Let's define now the target and the Id cols

In [13]:
#H@O would automatically hot-encode the categorical values (Genius!), but we must specify what columns are categoricals
train['brand'] = train['brand'].asfactor()
train['ZipCode'] = train['ZipCode'].asfactor()
train['week_ct'] = train['week_ct'].asfactor()
train['Qty_Ruta_SAK_Bin'] = train['week_ct'].asfactor()

In [14]:
# In case there is no validation, we make val = train
if not (use_validation):
    val = train

### Alg11 - GBM

Lets make our first GBM model

In [None]:
predictors = ['Canal_ID', 'Log_Target_mean_lag1', 'Log_Target_mean_lag2', 'Log_Target_mean_lag3', 'Log_Target_mean_lag4',
              'Last_per_Cliente_ID', 'Last_per_Ruta_SAK',
              'Lags_sum', 'brand', 'week_ct', 'Qty_Ruta_SAK_Bin', 'ZipCode', 'num_prod', 'num_prod_uni']


model = H2OGradientBoostingEstimator(ntrees=500,max_depth=10,learn_rate=0.1, min_rows=10, nbins=40, sample_rate=0.7,
                                    col_sample_rate=0.7, stopping_rounds=10, stopping_metric="MSE", stopping_tolerance=0.01)
tic()
modelfit(model, train, val, test, predictors, target, IDcol, 'alg11_{}-JorgeGBM.csv'.format(sufix))
tac()

model.varimp(use_pandas=True)
#Plot Coeficients importance
#coef = pd.Series(model.feature_importances_, predictors).sort_values(ascending=False)
#coef.plot(kind='bar', title='Feature Importances')

#Plot Histogram of target and prediction distributions
model_history_df = model.scoring_history()
model_history_df
plt.plot(model_history_df['training_rmse'], label="training_rmse")
plt.plot(model_history_df['validation_rmse'], label="validation_rmse")
plt.title("GBM .. )")
plt.legend();

## --> LB: 

### Alg9 - Deep Learning

Now we try with a Deep Learning Network.

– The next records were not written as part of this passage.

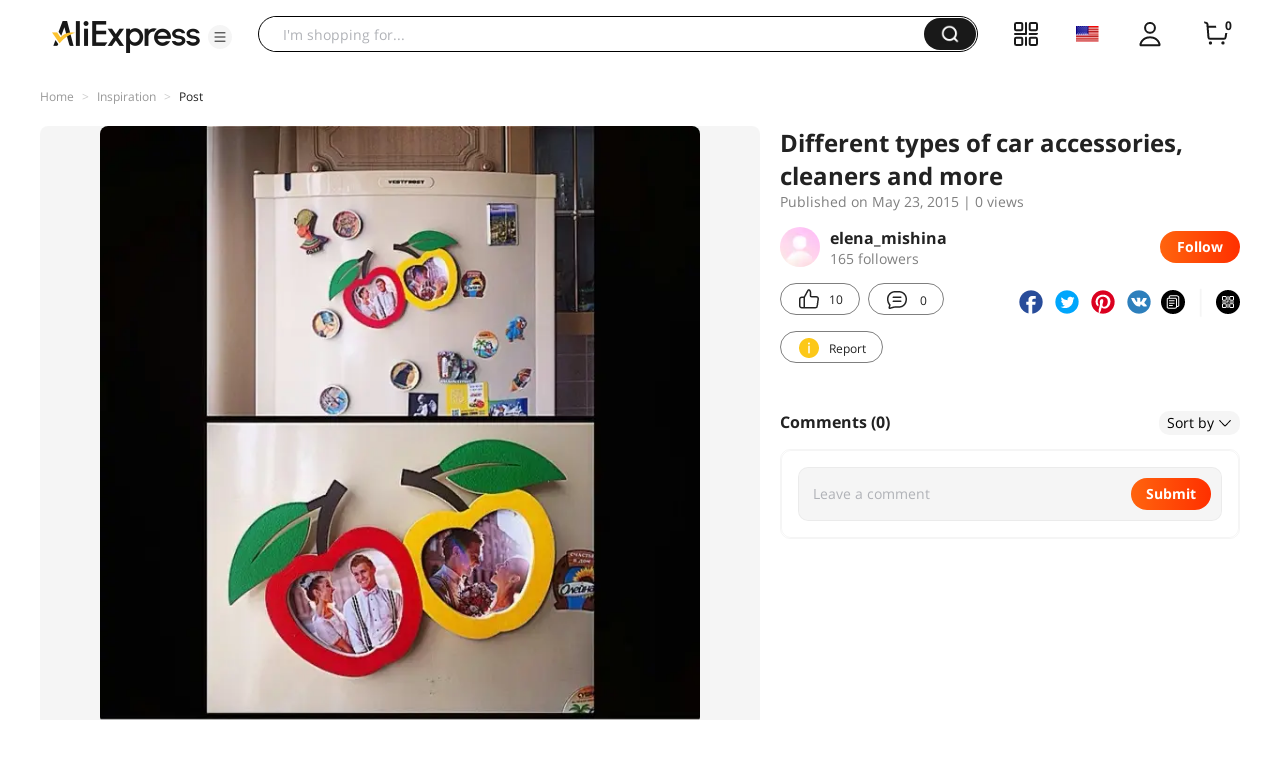

--- FILE ---
content_type: application/javascript
request_url: https://aplus.aliexpress.com/eg.js?t=1768965914843
body_size: 77
content:
window.goldlog=(window.goldlog||{});goldlog.Etag="HTX3IfRsbRICAQMTGvH+zgx2";goldlog.stag=2;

To improve generalization we added dropout and L1 and L2 penalties.

In [None]:
predictors = ['Canal_ID', 'Log_Target_mean_lag1', 'Log_Target_mean_lag2', 'Log_Target_mean_lag3', 'Log_Target_mean_lag4',
              'Last_per_Cliente_ID', 'Last_per_Ruta_SAK',
              'Lags_sum', 'brand', 'week_ct', 'Qty_Ruta_SAK_Bin', 'ZipCode', 'num_prod', 'num_prod_uni']


model = H2ODeepLearningEstimator(activation="Rectifier", hidden=[100,100,100], epochs=35,
                                standardize=True, score_interval=10, stopping_rounds=10, stopping_metric="MSE",
                                stopping_tolerance=0.01, use_all_factor_levels=False)
    
tic()
modelfit(model, train, val, test, predictors, target, IDcol, 'alg9_{}.csv'.format(sufix))
tac()

model.varimp(use_pandas=True)
#Plot Coeficients importance
#coef = pd.Series(model.feature_importances_, predictors).sort_values(ascending=False)
#coef.plot(kind='bar', title='Feature Importances')

#Plot Histogram of target and prediction distributions
model_history_df = model.scoring_history()
model_history_df
plt.plot(model_history_df['training_rmse'], label="training_rmse")
plt.plot(model_history_df['validation_rmse'], label="validation_rmse")
plt.title("Deep Learner .. )")
plt.legend();